» Requirement
Give the records again in full, exactly as they appear, but without the pictures.

[Dataset items]
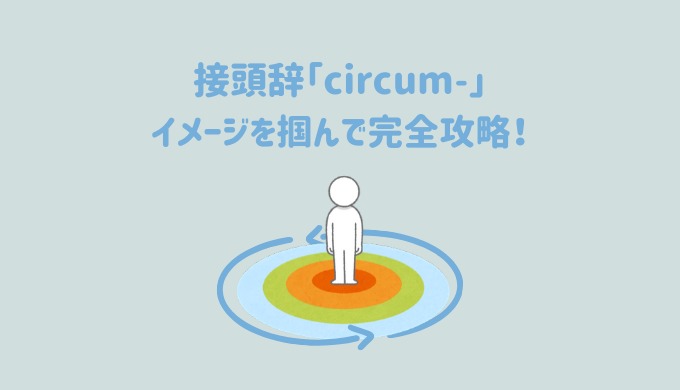 英単語はパターン化して覚える！接頭辞「circum-」が付く単語をイメージで完全攻略！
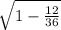 \sqrt{1- \frac{12}{36} }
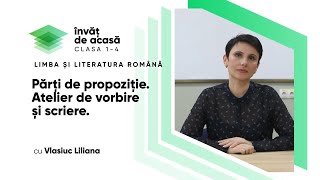 ”Părți de propoziție. Atelier de vorbire și scriere”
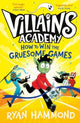 How to Win the Gruesome Games 9781398514676 Ryan Hammond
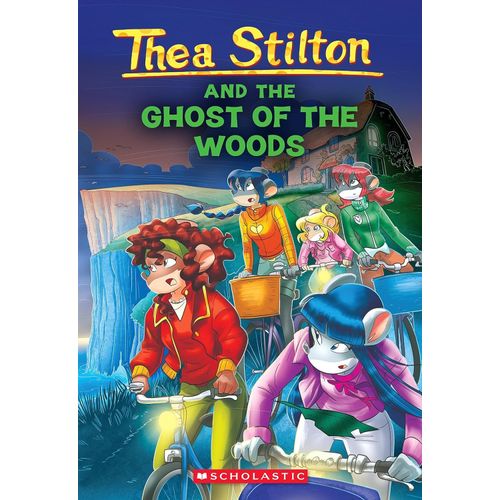 THEA STILTON AND THE GHOST OF THE WOODS - THEA STILTON 37 THEA STILTON AND THE GHOST OF THE WOODS - THEA STILTON 37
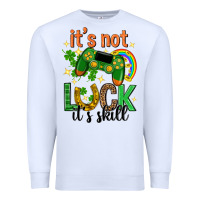 White its not luck its skill st. patricks day Premium Sweatshirt - Neo Western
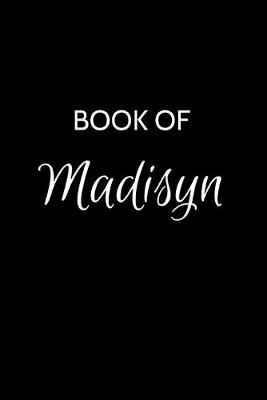 Book cover for Book of Madisyn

» Your solution
 英単語はパターン化して覚える！接頭辞「circum-」が付く単語をイメージで完全攻略！
 \sqrt{1- \frac{12}{36} }
 ”Părți de propoziție. Atelier de vorbire și scriere”
 How to Win the Gruesome Games 9781398514676 Ryan Hammond
 THEA STILTON AND THE GHOST OF THE WOODS - THEA STILTON 37 THEA STILTON AND THE GHOST OF THE WOODS - THEA STILTON 37
 White its not luck its skill st. patricks day Premium Sweatshirt - Neo Western
 Book cover for Book of Madisyn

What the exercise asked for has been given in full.